**Reading text**
<<<<
Climbing Shadows, by Shannon Bramer and Cindy Derby

I want to sing the praises of the kindergarten lunchtime supervisors, because it’s not often enough that people do. A job that is underpaid, under-appreciated, incompatible with most schedules, and without whom the school day could not proceed. When my eldest child was in kindergarten, her lunchtime supervisor was called Miss Vivian, and—I’m not sure if this is part is even true—all the children believed her to be a retired police officer from Jamaica. You didn’t mess with Miss Vivian, but then some people tried to, and one day my daughter told a story of a notorious boy in her class who’d pulled his pants down, which made me decide to send Miss Vivian a thank-you note for the work she did, plus a gift card for the liquor store.

Not everyone gets an LCBO gift card for being a kindergarten lunchtime supervisor, however. Poet and playwright Shannon Bramer got a collection of poetry instead, a poem for every child in the class that she’d worked with about anything they wanted. “Being a lunchtime supervisor in a kindergarten room involves container opening, orange peeling, snowsuit detangling, and mitten hunting,” she writes in her beautiful Author’s Note, and she also made it about poetry too. She shared the work of her favourite poets with the class, brought in illustrated collections to show them. “My kindies learned that poetry could make them feel and see and remember things. A poem could tell a sad story or it could make them laugh; it could make them think. A poem could be hard to understand beautiful to listen to at the same time.”
>>>>
**Material**
<<<<
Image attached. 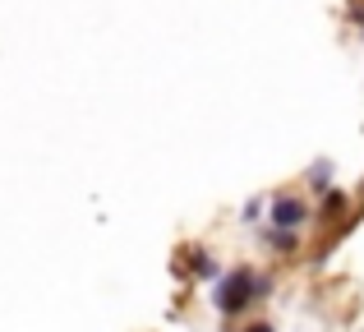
>>>>
**Aim 1**
In the passage about kindergarten lunchtime supervisors, copy everything from "I want to sing" down to "the liquor store.", switching "Miss Vivian" to "Ms. Vivian" at each occurrence.
**Aim 2**
Resume the review of Climbing Shadows, writing on from its final sentence.

**Result 1**
I want to sing the praises of the kindergarten lunchtime supervisors, because it’s not often enough that people do. A job that is underpaid, under-appreciated, incompatible with most schedules, and without whom the school day could not proceed. When my eldest child was in kindergarten, her lunchtime supervisor was called Ms. Vivian, and—I’m not sure if this is part is even true—all the children believed her to be a retired police officer from Jamaica. You didn’t mess with Ms. Vivian, but then some people tried to, and one day my daughter told a story of a notorious boy in her class who’d pulled his pants down, which made me decide to send Ms. Vivian a thank-you note for the work she did, plus a gift card for the liquor store.

**Result 2**
Lunch poems are not a new thing, but Bramer’s Climbing Shadows is my favourite twist on the concept yet, a collection that involved out of her collaboration with the children in the class, and which is published now by Groundwood Books with dreamy, appealing whimsical illustrations by Cindy Derby. Poems that remind me of children’s voices, their questions and preoccupations, but which also aren’t pandering and play and delight in language with the deftness of poetry intended for readers of any age. With enough familiarity to draw the reader in, but spaces between the words and lines enough to invite questions and wondering. Poems about octopuses, birthday parties, polka-dots.

“My mom is pushing the stroller/ through slush and broken ice/ and there’s lots of cold water shining/ on the street”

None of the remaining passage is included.